TRECHO FORNECIDO -
········

A B3 (Brasil, Bolsa, Balcão), principal bolsa de valores do Brasil, movimentou mais de R$ 2 trilhões nos primeiros quatro meses de 2026, segundo a própria instituição. No entanto, a história que respalda esse volume financeiro começou há mais de um século e está preservada no Museu da Bolsa do Brasil (MUB3), no Centro Histórico de São Paulo.
Inaugurado em 2022, o museu ocupa o espaço da antiga Bovespa, onde funcionavam os pregões presenciais. A supervisora técnica da B3, Juliana Pons, explica que o local mostra como era a relação dos operadores na época do ‘pregão viva-voz’, em contraste com as negociações atuais, totalmente digitais.

········

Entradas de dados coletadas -
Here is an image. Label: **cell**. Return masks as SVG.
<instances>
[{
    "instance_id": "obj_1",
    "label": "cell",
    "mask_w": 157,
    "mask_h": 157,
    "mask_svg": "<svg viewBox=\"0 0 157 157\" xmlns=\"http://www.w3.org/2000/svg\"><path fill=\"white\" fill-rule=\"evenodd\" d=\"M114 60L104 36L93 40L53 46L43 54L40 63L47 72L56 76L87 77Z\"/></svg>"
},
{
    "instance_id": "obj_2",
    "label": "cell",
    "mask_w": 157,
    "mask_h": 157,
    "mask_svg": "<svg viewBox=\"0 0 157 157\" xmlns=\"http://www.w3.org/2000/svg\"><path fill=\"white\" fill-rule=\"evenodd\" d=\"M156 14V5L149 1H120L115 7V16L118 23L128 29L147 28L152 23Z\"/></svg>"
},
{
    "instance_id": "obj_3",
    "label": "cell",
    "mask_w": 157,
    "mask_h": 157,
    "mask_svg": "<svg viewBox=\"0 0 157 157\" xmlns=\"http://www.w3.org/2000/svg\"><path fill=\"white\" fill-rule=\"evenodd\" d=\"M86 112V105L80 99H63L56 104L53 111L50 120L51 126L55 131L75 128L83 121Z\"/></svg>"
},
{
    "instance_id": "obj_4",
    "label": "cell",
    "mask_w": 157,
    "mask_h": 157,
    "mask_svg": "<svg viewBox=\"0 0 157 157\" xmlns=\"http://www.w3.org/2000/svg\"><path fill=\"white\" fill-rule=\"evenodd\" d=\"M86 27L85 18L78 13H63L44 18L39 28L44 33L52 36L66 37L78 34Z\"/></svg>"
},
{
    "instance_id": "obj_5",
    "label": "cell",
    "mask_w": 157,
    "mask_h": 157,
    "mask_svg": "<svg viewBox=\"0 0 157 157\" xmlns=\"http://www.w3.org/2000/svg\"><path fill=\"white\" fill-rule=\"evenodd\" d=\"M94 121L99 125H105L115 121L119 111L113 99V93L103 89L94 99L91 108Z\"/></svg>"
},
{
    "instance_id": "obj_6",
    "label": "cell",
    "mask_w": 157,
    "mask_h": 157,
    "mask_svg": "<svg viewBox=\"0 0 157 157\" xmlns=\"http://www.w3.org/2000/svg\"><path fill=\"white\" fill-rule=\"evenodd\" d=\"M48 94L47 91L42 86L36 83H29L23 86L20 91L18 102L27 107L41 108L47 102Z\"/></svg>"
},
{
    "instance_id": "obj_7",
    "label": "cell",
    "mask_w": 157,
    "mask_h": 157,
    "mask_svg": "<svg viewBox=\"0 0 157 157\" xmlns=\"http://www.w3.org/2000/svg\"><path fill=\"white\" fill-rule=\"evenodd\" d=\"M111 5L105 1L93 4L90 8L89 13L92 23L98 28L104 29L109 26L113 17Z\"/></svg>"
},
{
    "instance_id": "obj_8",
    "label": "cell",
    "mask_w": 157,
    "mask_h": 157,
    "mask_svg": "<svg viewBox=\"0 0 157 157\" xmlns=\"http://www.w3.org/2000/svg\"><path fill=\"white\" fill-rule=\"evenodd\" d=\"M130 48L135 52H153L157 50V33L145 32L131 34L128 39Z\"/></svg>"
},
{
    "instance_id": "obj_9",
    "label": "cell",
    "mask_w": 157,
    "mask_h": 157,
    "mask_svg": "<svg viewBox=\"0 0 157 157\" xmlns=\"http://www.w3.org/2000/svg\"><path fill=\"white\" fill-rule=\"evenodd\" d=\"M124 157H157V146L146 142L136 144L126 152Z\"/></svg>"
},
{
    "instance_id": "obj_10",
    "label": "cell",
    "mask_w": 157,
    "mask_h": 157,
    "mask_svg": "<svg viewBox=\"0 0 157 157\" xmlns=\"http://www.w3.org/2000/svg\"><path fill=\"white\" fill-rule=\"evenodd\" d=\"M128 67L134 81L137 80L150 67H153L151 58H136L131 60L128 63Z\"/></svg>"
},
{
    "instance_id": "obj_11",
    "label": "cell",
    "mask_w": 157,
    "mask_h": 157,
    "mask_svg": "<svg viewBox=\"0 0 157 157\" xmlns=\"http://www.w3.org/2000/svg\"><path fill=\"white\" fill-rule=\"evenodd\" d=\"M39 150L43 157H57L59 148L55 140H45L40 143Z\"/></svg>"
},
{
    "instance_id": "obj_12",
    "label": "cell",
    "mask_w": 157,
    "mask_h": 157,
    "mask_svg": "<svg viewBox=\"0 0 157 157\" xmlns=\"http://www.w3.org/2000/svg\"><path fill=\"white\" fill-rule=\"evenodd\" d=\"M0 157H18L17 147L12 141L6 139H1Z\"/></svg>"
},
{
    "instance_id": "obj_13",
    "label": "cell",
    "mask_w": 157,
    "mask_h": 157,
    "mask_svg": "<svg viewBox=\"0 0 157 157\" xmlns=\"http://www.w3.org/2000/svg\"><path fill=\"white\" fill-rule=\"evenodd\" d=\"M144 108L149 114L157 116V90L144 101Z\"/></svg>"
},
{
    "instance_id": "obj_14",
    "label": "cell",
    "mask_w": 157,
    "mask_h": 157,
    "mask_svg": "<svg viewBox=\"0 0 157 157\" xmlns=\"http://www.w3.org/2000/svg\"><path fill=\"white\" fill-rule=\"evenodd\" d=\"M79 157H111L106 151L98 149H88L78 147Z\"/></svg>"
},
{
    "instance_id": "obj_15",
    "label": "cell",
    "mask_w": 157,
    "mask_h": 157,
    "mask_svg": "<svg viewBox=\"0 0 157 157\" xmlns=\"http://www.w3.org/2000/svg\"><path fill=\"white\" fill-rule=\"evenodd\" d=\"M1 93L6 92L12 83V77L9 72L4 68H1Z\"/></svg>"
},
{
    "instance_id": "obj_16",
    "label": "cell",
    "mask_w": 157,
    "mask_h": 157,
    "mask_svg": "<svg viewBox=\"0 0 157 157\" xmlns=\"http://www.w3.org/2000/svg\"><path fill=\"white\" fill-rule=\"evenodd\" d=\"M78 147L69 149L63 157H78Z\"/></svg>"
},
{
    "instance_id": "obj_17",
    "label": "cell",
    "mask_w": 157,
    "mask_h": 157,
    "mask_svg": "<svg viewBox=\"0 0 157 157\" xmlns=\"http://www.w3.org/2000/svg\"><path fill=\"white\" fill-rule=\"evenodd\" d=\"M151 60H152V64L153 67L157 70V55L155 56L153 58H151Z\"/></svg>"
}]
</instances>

········

PROPOSTA DO EXERCÍCIO -
**A)** Reescreva em forma de lista o parágrafo do texto sobre o Museu da Bolsa do Brasil que começa com "Inaugurado em 2022", mantendo os fatos principais.
**B)** Retome o texto sobre o Museu da Bolsa do Brasil a partir do ponto em que ele termina.

CONJUNTO DE RESPOSTAS -
**A)**
- O museu foi inaugurado em 2022.
- Ele ocupa o espaço da antiga Bovespa, onde funcionavam os pregões presenciais.
- Segundo Juliana Pons, supervisora técnica da B3, o local mostra como era a relação dos operadores na época do "pregão viva-voz".
- Essa época contrasta com as negociações atuais, totalmente digitais.

**B)**
O acervo recria praças públicas do século 19, onde eram negociadas commodities, e os espaços de venda de ações e papéis que surgiram no século 20. A B3 é resultado da fusão de bolsas regionais ao longo dos anos, incluindo Bovespa, BM&F e Cetip, formando uma das principais empresas de infraestrutura do mercado financeiro mundial.
Para empresários e trabalhadores locais, o museu representa um resgate da memória econômica da cidade, além de um ponto turístico e educativo no centro paulistano. A visitação permite compreender a evolução do mercado de capitais, que hoje impacta diretamente investimentos e empregos no estado.